Both Rodney’s anti-imperialist ideals and Cuba’s battle for full emancipation and the elimination of inequalities through a socialist revolution were common interests in Pan-African ideology. However, the emancipatory efforts in the field of culture to consolidate the revolutionary process and national unity, together with the strong anti-discrimination campaign, had an unwanted side-effect: it paradoxically led to the birth of the taboo (i.e., the silence over racial identity, prejudice and identification with African ancestries promoted by the civic institutions, clubs and mutual-aid associations of the pre-revolution years). In this regard, the 1960s’ context is best captured in the words of Fernando Martínez Heredia: Racism, that infamous ingredient in the making of Cuban culture and essential part of the 19th century domination system, has a history which cannot be isolated from our liberation struggles. The foundation and the capacity of social reproduction of this racism were heavily undermined by the same 1959 Revolution. However, anti-racism was soon relegated tacitly [author’s emphasis] to the background, and its objectives were subordinated to the accomplishment of the most generalizing goals of the same revolutionary process which intended to overcome racism. The Cuban intellectual tradition in those years was not solidly focused on this topic. This is the reason why Black Skin, White Masks was published in 1968; this was a very important event.
29
The publication of Fanon’s book in Cuba contributed to nationalist, revolutionary and Pan-African narratives of young intellectuals (artists, writers, academics and musicians) of that period. 30 However, the knowledge of ethnic roots and respect for diverse cultural heritage 31 dangerously lagged behind as a result of ‘a significant gap in Cuban culture’ which could only be bridged by the ‘full assimilation of the ingredients of African origin and other non-hispanic components’. 32
The Black Power action, that Rodney advocated, urged for non-passive methods including different levels of violence to achieve anti-imperialist and anti-racist objectives. This appeal to violence for liberation purposes leads to a significant analogy between Rodney’s philosophy and the way the Cuban Revolution came to power. He made constant references to the revolutionary process, in conscious allusions to the implementation of violent means to exercise power and challenge the white-mulatto oppressive alliance and the ‘whitened’ Blacks of the ruling classes in the Caribbean. ‘If there is to be any proving of our humanity, it must be by revolutionary means. The Cuban revolution has already demonstrated in this hemisphere the role and achievement of Black people as participant in the people’s war against imperialism.’ 33
Rodney was definitely a known person in Cuba, though by a very reduced number of contacts during his second visit from November 1968 to June 1969 after he was banned in Jamaica.

PROVIDED DATA –
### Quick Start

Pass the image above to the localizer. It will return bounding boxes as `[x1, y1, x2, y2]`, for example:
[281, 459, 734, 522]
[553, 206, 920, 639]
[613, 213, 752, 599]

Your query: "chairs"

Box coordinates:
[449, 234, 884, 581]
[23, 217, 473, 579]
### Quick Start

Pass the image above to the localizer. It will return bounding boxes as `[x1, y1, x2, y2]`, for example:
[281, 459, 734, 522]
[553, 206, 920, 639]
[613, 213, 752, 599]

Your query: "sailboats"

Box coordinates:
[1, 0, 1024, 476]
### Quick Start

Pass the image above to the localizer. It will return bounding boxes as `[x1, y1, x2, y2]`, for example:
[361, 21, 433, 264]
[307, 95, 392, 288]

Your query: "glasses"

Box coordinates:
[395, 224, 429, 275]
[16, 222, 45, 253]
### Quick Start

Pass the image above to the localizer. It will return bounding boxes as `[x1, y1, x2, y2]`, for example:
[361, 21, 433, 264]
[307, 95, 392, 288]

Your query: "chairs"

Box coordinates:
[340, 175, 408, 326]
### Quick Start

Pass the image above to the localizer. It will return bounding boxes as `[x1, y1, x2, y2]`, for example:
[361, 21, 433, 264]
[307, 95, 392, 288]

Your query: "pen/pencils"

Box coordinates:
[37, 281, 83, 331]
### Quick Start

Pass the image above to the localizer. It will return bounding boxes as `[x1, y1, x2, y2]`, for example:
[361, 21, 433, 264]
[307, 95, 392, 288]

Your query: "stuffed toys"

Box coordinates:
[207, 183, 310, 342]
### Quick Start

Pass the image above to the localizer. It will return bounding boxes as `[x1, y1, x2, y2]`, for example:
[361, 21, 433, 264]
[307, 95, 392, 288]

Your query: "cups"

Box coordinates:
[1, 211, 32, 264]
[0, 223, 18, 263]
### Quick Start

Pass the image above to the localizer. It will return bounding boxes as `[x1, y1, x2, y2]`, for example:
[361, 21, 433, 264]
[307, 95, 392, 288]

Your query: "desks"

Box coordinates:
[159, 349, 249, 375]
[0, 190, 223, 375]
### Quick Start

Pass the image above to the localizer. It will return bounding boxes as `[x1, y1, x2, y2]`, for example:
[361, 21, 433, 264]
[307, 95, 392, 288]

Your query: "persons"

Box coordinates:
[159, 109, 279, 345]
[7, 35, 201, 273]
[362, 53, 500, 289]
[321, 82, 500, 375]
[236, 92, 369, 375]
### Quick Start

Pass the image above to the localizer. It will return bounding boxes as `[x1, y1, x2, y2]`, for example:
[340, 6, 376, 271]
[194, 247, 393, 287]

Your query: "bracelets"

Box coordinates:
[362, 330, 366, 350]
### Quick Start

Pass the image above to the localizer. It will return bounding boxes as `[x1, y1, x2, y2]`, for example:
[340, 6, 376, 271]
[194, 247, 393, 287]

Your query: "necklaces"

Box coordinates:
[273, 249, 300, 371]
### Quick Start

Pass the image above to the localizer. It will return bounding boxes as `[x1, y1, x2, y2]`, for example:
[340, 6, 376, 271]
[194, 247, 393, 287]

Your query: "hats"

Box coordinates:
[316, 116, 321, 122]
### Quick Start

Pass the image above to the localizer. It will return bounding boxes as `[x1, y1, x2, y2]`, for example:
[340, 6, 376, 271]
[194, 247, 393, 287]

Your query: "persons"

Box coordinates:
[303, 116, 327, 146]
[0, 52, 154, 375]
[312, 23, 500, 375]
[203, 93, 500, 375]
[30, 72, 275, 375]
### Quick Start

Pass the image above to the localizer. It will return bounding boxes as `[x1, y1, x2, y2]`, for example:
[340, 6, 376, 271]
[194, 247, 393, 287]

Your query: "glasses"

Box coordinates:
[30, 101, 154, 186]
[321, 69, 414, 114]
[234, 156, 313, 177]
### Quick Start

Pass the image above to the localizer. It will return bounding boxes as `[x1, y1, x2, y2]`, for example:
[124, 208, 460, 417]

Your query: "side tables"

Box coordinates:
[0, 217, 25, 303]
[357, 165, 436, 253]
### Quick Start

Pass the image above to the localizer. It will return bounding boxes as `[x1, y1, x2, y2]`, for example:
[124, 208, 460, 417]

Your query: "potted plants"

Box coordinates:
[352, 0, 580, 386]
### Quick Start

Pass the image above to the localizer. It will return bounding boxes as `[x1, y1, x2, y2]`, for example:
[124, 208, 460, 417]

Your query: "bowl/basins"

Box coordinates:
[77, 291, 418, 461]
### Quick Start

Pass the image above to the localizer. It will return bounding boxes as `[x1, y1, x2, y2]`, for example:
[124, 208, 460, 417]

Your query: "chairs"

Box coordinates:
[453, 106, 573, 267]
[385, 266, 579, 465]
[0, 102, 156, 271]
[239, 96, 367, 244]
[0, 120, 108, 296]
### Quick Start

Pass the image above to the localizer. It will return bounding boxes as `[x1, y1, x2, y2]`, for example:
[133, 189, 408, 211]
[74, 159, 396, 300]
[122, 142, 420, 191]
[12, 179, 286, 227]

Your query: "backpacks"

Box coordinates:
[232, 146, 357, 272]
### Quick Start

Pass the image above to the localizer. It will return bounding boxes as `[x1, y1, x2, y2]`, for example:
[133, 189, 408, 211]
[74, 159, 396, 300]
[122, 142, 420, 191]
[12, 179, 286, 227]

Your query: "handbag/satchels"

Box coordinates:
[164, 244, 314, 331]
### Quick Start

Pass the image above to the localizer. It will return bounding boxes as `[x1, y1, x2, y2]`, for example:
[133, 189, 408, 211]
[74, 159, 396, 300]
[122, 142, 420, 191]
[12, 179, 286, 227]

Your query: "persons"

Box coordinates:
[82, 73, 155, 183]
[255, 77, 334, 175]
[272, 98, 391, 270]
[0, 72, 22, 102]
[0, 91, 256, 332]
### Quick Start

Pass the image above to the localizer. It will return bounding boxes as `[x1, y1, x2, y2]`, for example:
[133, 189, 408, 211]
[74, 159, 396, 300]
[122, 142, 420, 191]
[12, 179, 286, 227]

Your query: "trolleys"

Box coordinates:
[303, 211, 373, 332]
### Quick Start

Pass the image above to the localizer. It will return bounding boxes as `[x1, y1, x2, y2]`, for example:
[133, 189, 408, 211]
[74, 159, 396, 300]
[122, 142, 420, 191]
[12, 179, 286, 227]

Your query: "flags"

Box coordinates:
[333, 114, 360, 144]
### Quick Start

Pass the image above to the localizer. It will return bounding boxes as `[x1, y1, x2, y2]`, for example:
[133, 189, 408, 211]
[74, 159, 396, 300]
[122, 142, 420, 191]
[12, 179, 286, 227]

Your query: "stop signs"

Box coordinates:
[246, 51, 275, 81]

SET EXERCISE 1 –
Using the passage on Rodney and Cuba, decide whether each statement agrees with it. Answer yes or no for each, and quote the deciding words.
(a) Black Skin, White Masks was published in 1968.
(b) Rodney's second visit to Cuba lasted from November 1968 to June 1969.
(c) The Black Power action Rodney advocated called only for passive methods.
SET EXERCISE 2 – Continue the passage on Rodney and Cuba, starting after its final sentence.

EXPECTED OUTPUT 1 –
(a) Yes: "Black Skin, White Masks was published in 1968"
(b) Yes: "during his second visit from November 1968 to June 1969"
(c) No: "urged for non-passive methods including different levels of violence"

EXPECTED OUTPUT 2 –
34
The Cuban newspaper Granma, although it covers the news of his banning and subsequent riots, provides incomplete information on the significance of his Pan-African anti-imperialist ideas. The brief report simply focuses on the resulting damage and the location of the riots, not on his ideology.
35
Nevertheless, it is to be understood, from his links to Cuba and admiration for the Revolution, that Rodney’s view followed his conception of power dynamics, as stated in his Groundings. It was based more on political and ideological grounds rather than constructed on a purely racial basis. This may help to explain why Rodney, being such an insightful Pan-African ideologist, failed to grasp, from an interpretative point of view, the racial dynamics in Cuba during the time of his longest visit to the country.
36
Other Black Power activists who travelled to Cuba around this time and later in the early 1970s might not have agreed with what Rodney said in Groundings where he defined ‘White Power’ as ‘the power of whites over blacks without any participation of the blacks’.
37
Therefore, according to him, Cuba had already eliminated ‘White Power’. However, in keeping with the sociopolitical situation in the late 1960s, Black Power was considered a divisive ideology if exercised in Cuba against the discourse of national unity of Blacks and whites. Eldridge Cleaver, for example, enjoyed life during his exile in Cuba until he started to organise a Black Panther chapter in Havana, then ‘the shit hit the fan’, wrote William Lee Brent, another Black Panther Party militant, in his memoire.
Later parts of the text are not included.